### EXERCISE REQUIREMENTS
Can you rewrite the data from the line holding "What distance lies" through the end, inclusive, keeping every line but shifting each distance and pixel coordinate in the answers up by 95?

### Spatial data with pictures
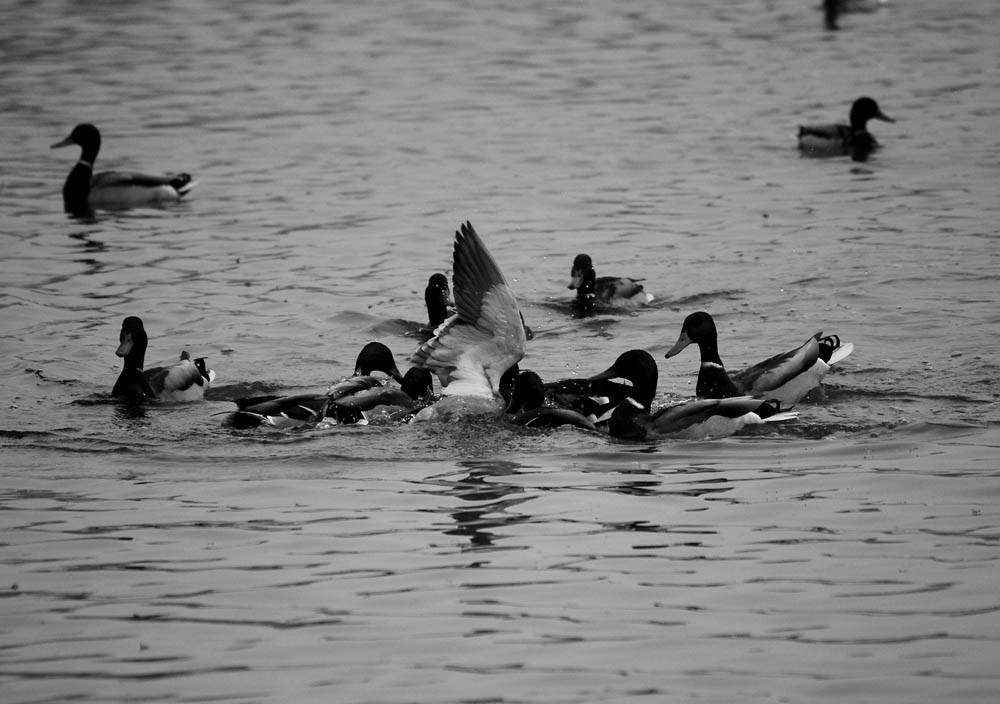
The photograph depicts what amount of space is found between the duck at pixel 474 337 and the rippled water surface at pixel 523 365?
0.41 metres

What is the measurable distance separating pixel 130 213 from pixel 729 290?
846cm

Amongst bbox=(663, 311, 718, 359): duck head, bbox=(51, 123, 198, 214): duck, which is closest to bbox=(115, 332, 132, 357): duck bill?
bbox=(663, 311, 718, 359): duck head

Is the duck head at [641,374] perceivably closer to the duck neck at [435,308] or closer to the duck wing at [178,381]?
the duck wing at [178,381]

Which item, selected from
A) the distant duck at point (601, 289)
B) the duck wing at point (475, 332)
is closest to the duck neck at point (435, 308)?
the distant duck at point (601, 289)

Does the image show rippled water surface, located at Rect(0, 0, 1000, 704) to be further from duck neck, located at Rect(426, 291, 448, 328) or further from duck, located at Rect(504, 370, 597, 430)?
duck neck, located at Rect(426, 291, 448, 328)

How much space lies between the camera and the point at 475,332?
10.9 metres

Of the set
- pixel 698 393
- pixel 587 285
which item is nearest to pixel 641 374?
pixel 698 393

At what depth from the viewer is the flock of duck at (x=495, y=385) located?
1058cm

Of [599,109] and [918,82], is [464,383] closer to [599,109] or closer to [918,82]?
[599,109]

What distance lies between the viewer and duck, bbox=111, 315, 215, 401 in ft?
38.2

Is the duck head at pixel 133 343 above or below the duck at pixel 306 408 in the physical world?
above

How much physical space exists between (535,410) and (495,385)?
0.63 metres

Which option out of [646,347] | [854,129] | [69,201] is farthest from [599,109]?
[646,347]

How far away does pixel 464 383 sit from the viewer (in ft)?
36.4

### FINISHED ANSWER
What distance lies between the viewer and duck, bbox=111, 315, 215, 401 in ft?
133.2

Is the duck head at pixel 133 343 above or below the duck at pixel 306 408 in the physical world?
above

How much physical space exists between (535,410) and (495,385)?
95.63 metres

Which option out of [646,347] | [854,129] | [69,201] is farthest from [599,109]?
[741,442]

How far away does pixel 464 383 sit from the viewer (in ft)?
131.4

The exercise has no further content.